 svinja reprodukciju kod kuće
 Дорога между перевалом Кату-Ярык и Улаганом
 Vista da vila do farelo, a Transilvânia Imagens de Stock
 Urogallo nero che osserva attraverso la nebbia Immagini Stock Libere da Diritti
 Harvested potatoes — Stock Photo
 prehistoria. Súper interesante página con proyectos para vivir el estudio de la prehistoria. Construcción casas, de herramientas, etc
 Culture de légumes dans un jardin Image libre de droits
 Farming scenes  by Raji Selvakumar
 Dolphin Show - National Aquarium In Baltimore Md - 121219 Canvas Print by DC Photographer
----
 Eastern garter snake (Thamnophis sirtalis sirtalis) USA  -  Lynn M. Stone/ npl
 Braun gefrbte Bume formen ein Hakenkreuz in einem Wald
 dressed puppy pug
----
Go line by line through the data and copy any that contain "Stock".

 Vista da vila do farelo, a Transilvânia Imagens de Stock
 Urogallo nero che osserva attraverso la nebbia Immagini Stock Libere da Diritti
 Harvested potatoes — Stock Photo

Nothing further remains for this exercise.